Whispered Prayers, by David Bax
A common theme among director Terrence Malick’s work has been man’s deleterious effect on nature. His last two films in particular, The Thin Red Line and The New World, have depicted humans crashing into lush, beautiful and peacefully pristine areas of the planet. Malick’s newest film, The Tree of Life, could be taken as an indication that he’s made peace with that part of his psyche. Here, he goes to great, awesome, bold and shiny lengths to illustrate that man, in fact, is nature. Or at least an integral part of it.
Despite the fact that there are numerous portrayals of both the physical and mental cruelty people are capable of bringing to bear on each other as well as the mean and inescapable cruelty of mere existence itself, The Tree of Life is an assertively, perhaps even propagandistically, pro-human film.

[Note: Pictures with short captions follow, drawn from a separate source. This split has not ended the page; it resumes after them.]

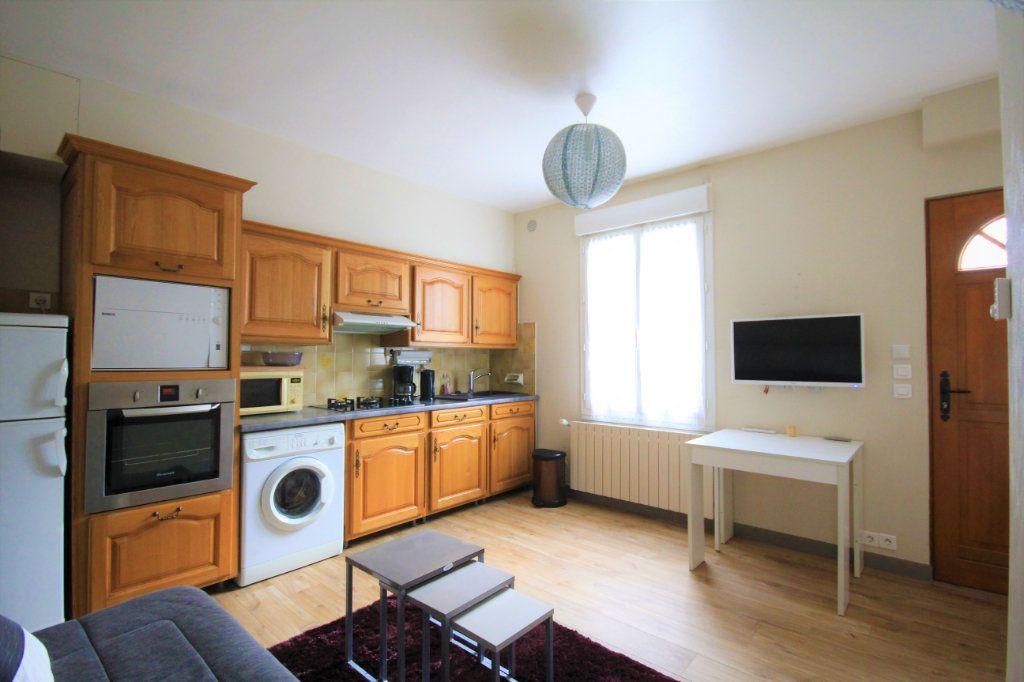 Maison à louer 2 30.3m2 à Deauville vignette-2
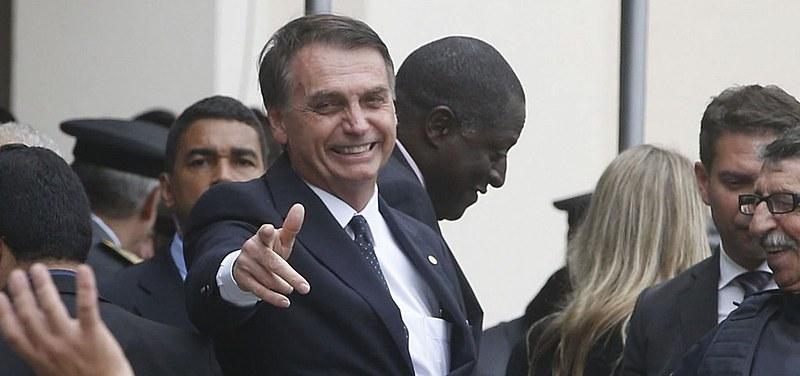 Porte de armas foi liberado por decreto de Bolsonaro para quase 20 categorias profissionais; ações na Justiça podem impedir sua vigência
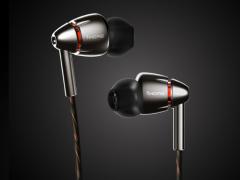 1MORE四单元圈铁旗舰耳机发布  售价1299元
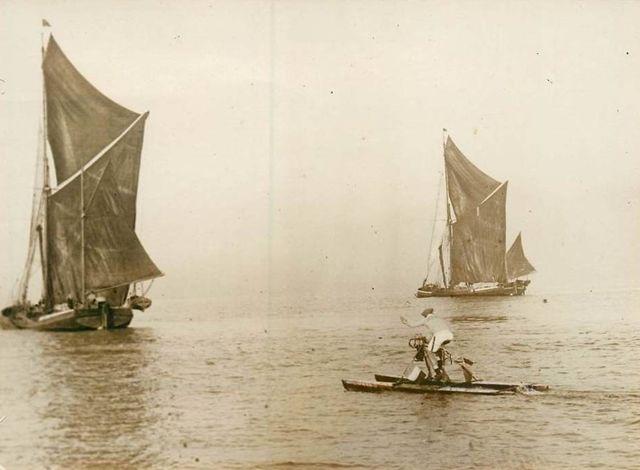 Savard sur l'hydrocycle et deux voiliers, traversée de la Manche novembre 1927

While some of its contents could suggest that human civilization has had a calming effect on the planet, the main thematic thrust is that it is man’s capacity for compassion that could lead to the salvation of the species and perhaps the entire universe.
The little I’ll tell you of the story is that it concerns Jack, played as an adult by Sean Penn and as a child by skilled newcomer Hunter McCracken. Jack has two influences in his life, sometimes competing and sometimes complementary. His mother, played by Jessica Chastain, is all warmth, joy, love and compassion. She wants her son and his two brothers to be happy and alive to experience the world with open eyes. Chastain’s performance is both inspired and inspirational. Jack’s father, on the other hand, is about discipline, order, justice and ambition. He wants his boys to be prepared for the world and its harsh realities, both in mind and body. Brad Pitt gives one of the best performances of his career here (with the help of McCracken), inhabiting a man who has the ability to make you feel either invincible or queasy when he walks into a room, all depending on the slight signifiers of his mood. These two role models inform the man Jack will become, taking their place in the endless equation of humanity, wherein each generation’s raw elements form the basis of the next.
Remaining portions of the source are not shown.